Miriam Leitão com Fernando Henrique

Ah, o que seria de uma escritora medíocre sem os clichês?

Em sua coluna no Globo desta segunda, dia 28, Míriam Leitão crava, imperial: “Peronismo conquista vitória importante, mas não tem cheque em branco”.

“Cheque em branco” é uma expressão do século passado que continua em uso por gente sem imaginação.

Míriam demonstra má vontade explícita com a vitória da chapa Fernández-Kirchner na Argentina.

É evidente que o novo governo não pode tudo. Nenhum governo — nenhum ser humano — pode tudo. Nem os Marinhos.

A decisão nas urnas foi apertada, lembra ela, e Cristina é chata-feia-boba-xexelenta-grossa.

“O atual presidente já chamou seu sucessor para tomar um café da manhã nesta segunda-feira. O tratamento é muito diferente daquele que Macri recebeu de Cristina, quatro anos antes”, escreve.
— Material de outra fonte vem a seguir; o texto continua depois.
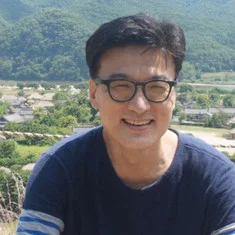 Choi In-kyu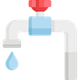 Plumbing Icon Plumbing Icon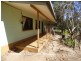 Herberton QLD 4887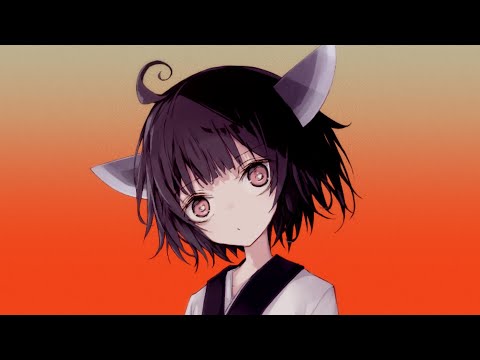 【東北きりたん】熱異常 / cover【歌うボイスロイド】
“A ex-presidente prejudicou a transição e sequer entregou a faixa para o sucessor. Macri tenta demonstrar que segue no jogo. O Cambiemos, seu partido, fez uma boa bancada e conquistou a cidade de Buenos Aires.”

Arriba, Macri!

Se alguém deu cheque em branco, foi Míriam para o derrotado no primeiro turno.

Em outubro de 2017, ela cravava que “a economia da Argentina está em recuperação e pode crescer 3% este ano e 4% no ano que vem. Isso explica em parte a vitória do presidente Mauricio Macri nas eleições do último final de semana”.
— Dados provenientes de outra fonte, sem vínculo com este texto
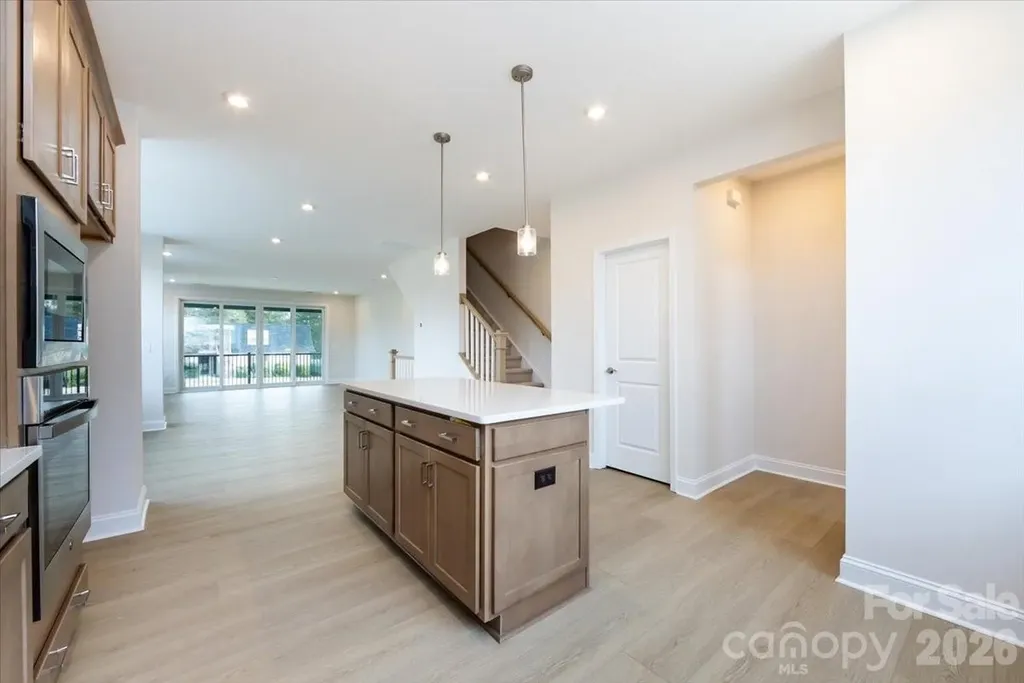 3013 Circles End Charlotte NC 28226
Mais: “O ajuste promovido pelo governo já traz resultados concretos que começam a ser percebidos pela população. A recuperação do Brasil também tem ajudado, pelas fortes relações comerciais entre os dois países.”
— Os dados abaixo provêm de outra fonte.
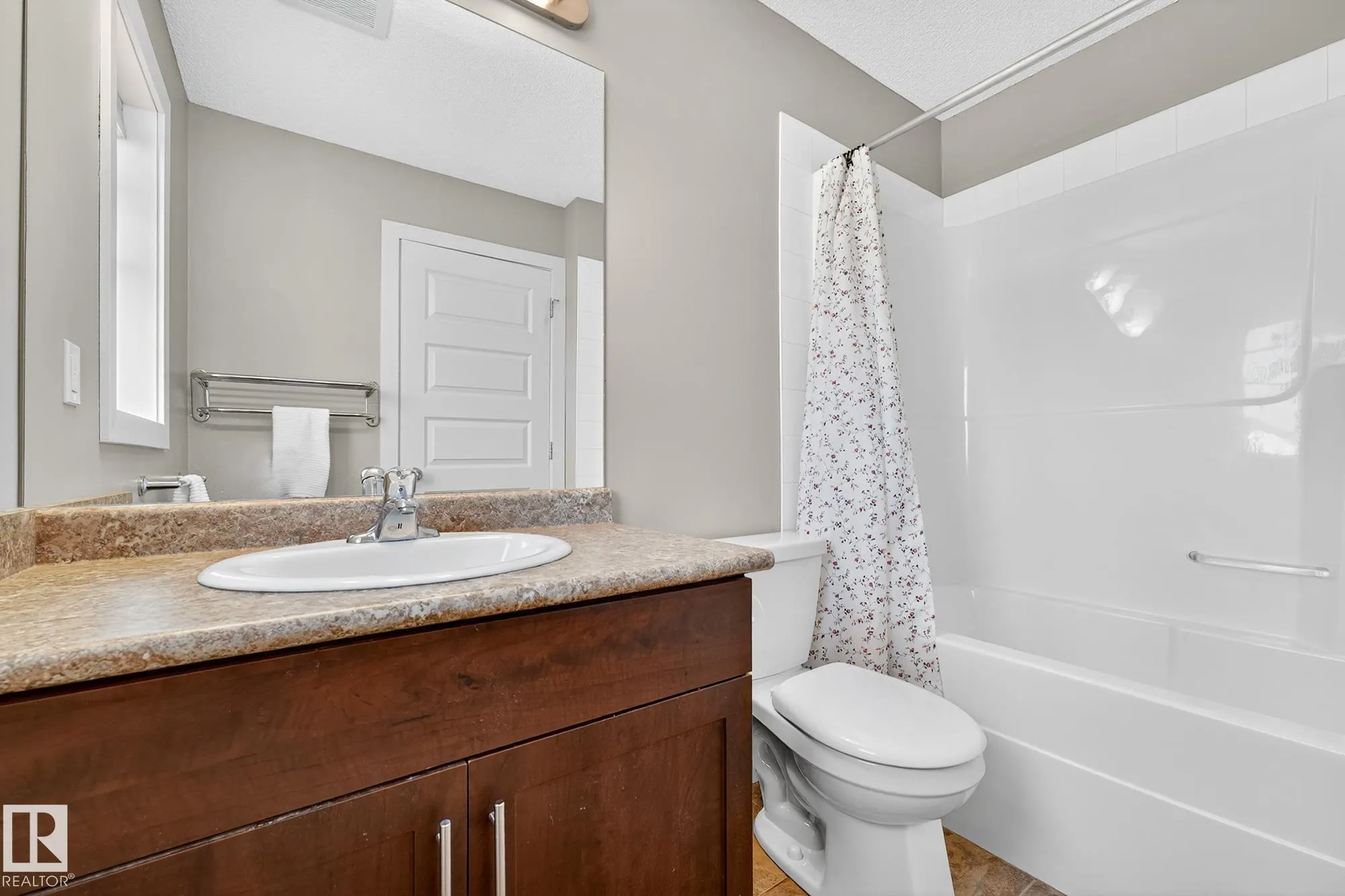45 SUNTERRA Way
Num clima de choripán, entrevistou pelo telefone Florencia Vazquez, economista do BNP Paribas, que lhe garantiu que “a recuperação foi guiada por investimentos, mas agora está mais focada no consumo e se espalhando por outros setores”.

Nunca fez um mea culpa.

Como diriam os hermanos: “Perdiste, Míriam”.